Sunday, February 12, 2017

First Date with the Hunk

I do not have much, but the hunk has asked me out.

Finally, the doorbell rings

I anxiously answer the door. :)

'Hello Rex.'  I smile and almost squeal with delight.

'Hello there,' he replies with a smile and asks if I am ready.

'I am' and then we are off.

'We're we going?' I ask.

'Just see some nature.'

I smile and just relax and watch the town become woods on either side.

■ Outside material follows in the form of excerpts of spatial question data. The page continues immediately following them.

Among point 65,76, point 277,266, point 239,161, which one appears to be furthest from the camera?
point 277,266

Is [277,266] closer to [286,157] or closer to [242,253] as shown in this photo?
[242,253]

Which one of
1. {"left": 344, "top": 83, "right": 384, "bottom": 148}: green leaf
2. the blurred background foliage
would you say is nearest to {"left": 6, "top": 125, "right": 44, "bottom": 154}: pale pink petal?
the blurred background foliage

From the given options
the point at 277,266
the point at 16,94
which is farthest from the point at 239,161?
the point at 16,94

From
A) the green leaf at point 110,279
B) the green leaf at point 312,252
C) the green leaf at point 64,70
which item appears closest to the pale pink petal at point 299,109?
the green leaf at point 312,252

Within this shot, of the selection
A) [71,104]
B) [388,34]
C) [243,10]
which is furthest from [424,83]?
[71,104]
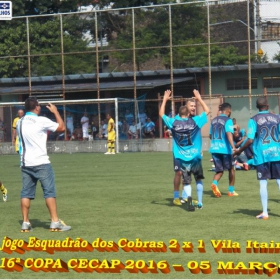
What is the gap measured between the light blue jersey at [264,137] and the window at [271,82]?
94.5 ft

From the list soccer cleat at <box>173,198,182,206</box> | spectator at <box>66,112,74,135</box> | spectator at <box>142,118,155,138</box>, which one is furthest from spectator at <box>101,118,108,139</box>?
soccer cleat at <box>173,198,182,206</box>

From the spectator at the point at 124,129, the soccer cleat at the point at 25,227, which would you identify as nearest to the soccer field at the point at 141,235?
the soccer cleat at the point at 25,227

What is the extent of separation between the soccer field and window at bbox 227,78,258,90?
22.5 metres

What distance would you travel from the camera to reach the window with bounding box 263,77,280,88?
40.2m

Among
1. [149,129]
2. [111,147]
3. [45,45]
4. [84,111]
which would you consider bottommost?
[111,147]

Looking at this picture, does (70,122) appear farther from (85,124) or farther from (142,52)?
(142,52)

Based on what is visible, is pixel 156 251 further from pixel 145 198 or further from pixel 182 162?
pixel 145 198

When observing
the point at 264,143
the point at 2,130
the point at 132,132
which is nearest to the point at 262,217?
the point at 264,143

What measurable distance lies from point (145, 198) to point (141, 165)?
10.7 meters

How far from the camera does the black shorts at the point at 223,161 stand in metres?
15.3

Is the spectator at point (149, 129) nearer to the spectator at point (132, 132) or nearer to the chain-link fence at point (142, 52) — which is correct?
the chain-link fence at point (142, 52)

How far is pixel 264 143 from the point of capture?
11703 millimetres

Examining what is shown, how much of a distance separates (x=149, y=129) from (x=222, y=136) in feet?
70.5

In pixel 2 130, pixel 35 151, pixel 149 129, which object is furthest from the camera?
pixel 2 130
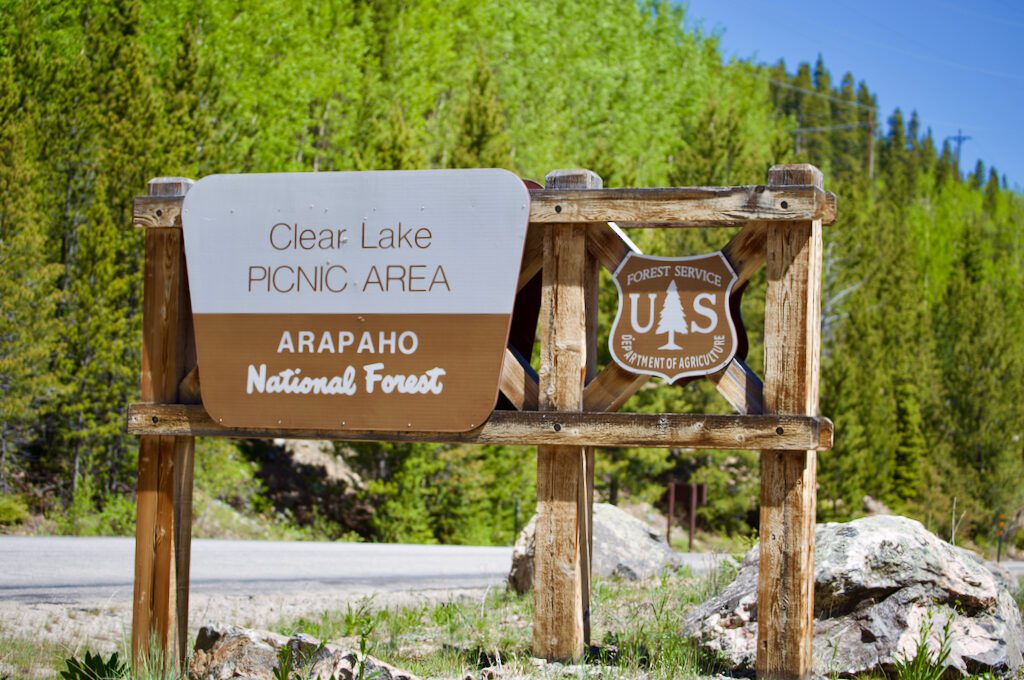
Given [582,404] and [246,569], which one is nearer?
[582,404]

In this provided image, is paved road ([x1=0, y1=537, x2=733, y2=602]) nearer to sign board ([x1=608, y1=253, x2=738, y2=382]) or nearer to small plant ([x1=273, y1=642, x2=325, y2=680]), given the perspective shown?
small plant ([x1=273, y1=642, x2=325, y2=680])

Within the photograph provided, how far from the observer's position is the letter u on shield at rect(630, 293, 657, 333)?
220 inches

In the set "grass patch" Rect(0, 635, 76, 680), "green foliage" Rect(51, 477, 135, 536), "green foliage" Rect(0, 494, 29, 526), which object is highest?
"grass patch" Rect(0, 635, 76, 680)

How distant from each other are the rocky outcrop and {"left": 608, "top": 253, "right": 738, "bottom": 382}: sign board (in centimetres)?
189

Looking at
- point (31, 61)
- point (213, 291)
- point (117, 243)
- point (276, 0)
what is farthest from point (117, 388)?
point (213, 291)

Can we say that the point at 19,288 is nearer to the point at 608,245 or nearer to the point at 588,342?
the point at 588,342

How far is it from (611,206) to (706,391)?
2593 cm

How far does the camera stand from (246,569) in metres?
11.9

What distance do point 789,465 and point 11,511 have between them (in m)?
14.7

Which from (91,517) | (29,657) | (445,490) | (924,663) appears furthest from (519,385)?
(445,490)

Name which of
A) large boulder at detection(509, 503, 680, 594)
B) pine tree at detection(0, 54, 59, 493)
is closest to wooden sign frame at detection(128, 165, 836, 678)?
large boulder at detection(509, 503, 680, 594)

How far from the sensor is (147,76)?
2227 cm

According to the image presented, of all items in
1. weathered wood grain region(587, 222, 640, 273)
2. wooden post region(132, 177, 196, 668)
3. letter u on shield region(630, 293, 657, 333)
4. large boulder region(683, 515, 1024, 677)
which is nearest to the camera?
letter u on shield region(630, 293, 657, 333)

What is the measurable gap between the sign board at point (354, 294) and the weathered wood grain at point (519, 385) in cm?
17
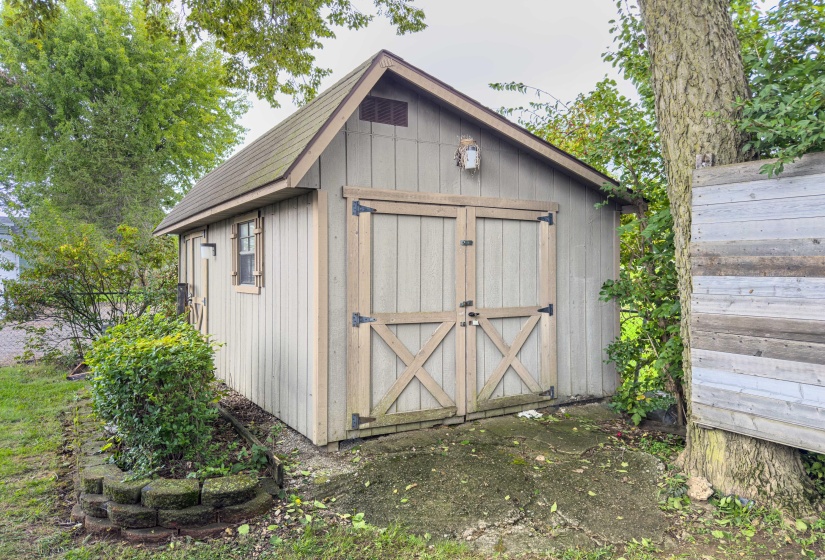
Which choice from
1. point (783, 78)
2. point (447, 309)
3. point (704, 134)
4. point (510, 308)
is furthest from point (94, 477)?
point (783, 78)

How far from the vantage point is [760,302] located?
3105mm

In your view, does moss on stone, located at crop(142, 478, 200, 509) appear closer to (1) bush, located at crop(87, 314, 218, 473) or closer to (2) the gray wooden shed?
(1) bush, located at crop(87, 314, 218, 473)

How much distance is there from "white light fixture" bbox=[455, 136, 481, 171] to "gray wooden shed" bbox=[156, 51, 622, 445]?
0.08m

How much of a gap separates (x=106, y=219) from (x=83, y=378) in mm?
14839

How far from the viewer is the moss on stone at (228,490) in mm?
3074

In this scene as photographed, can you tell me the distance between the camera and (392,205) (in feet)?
14.9

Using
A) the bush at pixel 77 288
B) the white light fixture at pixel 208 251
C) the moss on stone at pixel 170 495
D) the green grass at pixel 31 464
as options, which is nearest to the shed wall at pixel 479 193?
the moss on stone at pixel 170 495

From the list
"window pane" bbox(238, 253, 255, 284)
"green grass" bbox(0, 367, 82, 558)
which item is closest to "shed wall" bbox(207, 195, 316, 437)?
"window pane" bbox(238, 253, 255, 284)

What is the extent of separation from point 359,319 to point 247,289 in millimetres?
1966

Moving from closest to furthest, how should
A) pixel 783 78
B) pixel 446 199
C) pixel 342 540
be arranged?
1. pixel 342 540
2. pixel 783 78
3. pixel 446 199

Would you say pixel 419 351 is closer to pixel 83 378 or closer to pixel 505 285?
pixel 505 285

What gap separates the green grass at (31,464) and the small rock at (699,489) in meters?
3.87

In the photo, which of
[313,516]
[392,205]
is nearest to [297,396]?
[313,516]

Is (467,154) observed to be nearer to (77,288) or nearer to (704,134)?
(704,134)
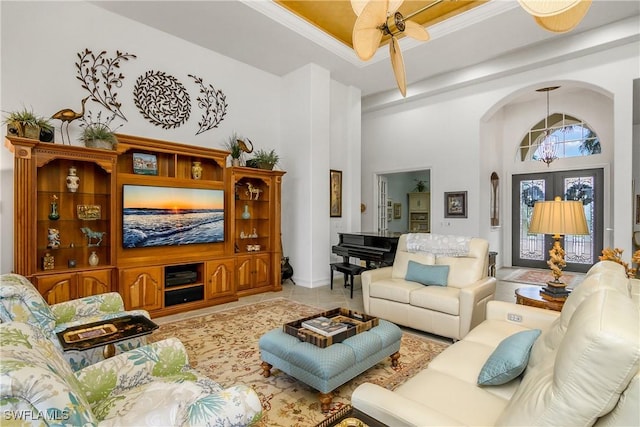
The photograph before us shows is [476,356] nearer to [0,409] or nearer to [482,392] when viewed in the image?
[482,392]

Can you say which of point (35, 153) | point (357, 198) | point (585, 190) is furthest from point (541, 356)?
point (585, 190)

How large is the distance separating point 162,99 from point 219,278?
8.84ft

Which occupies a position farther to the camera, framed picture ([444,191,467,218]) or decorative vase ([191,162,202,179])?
framed picture ([444,191,467,218])

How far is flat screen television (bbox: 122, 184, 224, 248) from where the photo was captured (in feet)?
13.5

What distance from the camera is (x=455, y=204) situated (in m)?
6.93

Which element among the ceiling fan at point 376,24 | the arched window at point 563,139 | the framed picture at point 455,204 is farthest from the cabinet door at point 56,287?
the arched window at point 563,139

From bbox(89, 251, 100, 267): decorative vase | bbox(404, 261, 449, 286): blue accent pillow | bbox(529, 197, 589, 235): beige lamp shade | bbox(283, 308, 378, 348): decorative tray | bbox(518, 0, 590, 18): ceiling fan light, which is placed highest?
bbox(518, 0, 590, 18): ceiling fan light

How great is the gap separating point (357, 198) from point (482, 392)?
5.56 m

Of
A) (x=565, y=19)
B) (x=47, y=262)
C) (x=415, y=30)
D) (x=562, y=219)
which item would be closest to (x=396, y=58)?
(x=415, y=30)

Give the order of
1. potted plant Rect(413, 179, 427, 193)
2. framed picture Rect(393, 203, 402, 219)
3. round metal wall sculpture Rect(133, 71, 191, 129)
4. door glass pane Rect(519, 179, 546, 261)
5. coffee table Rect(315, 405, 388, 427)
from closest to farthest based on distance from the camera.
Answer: coffee table Rect(315, 405, 388, 427), round metal wall sculpture Rect(133, 71, 191, 129), door glass pane Rect(519, 179, 546, 261), framed picture Rect(393, 203, 402, 219), potted plant Rect(413, 179, 427, 193)

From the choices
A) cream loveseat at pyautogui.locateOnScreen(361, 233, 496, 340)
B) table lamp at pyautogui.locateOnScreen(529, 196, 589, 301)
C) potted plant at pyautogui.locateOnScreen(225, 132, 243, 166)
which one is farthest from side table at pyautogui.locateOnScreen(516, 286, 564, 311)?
potted plant at pyautogui.locateOnScreen(225, 132, 243, 166)

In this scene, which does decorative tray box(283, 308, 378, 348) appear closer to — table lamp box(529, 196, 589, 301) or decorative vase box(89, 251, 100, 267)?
table lamp box(529, 196, 589, 301)

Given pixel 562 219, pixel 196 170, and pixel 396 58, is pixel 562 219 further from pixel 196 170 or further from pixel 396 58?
pixel 196 170

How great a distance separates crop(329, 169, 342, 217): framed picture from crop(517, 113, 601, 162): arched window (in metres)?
4.47
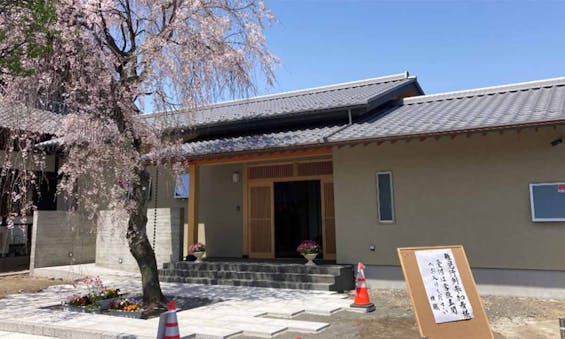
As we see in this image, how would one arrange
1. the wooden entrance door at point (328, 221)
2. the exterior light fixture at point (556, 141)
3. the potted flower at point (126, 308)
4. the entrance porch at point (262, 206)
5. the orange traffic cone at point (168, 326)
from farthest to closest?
the entrance porch at point (262, 206), the wooden entrance door at point (328, 221), the exterior light fixture at point (556, 141), the potted flower at point (126, 308), the orange traffic cone at point (168, 326)

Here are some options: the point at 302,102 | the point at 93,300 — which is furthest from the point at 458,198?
the point at 93,300

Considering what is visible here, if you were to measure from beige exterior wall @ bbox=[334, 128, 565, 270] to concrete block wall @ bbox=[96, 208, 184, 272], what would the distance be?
15.8 feet

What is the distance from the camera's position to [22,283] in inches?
Result: 462

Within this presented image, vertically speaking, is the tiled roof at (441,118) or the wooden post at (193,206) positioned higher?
the tiled roof at (441,118)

We go about 10 miles from town and park in a wooded area

Staying in the car, I roll down my window and listen to the crickets and other sounds.

I look out the passenger window and look into the woods.

This is nice I tell him.

He moves closer to me and start to wrap his arms around me.

Feels good until his hands stop on my breasts.

'No' I tell him, so he drops his hands lower.

'NO, NO, NO,' I tell him and turn to face him

'Why not? Everyone else is doing it!' is the reply

'Then find everyone else and do her,' is my angrily reply.

'Put out or get out' is the reply.

I get out and start walking to home.

'What are you doing?' is an astonished reply.

'I do not have much, but I got myself respect, and I am not giving it away to you.'

I say to myself as much as to him.

With each step, the town gets closer.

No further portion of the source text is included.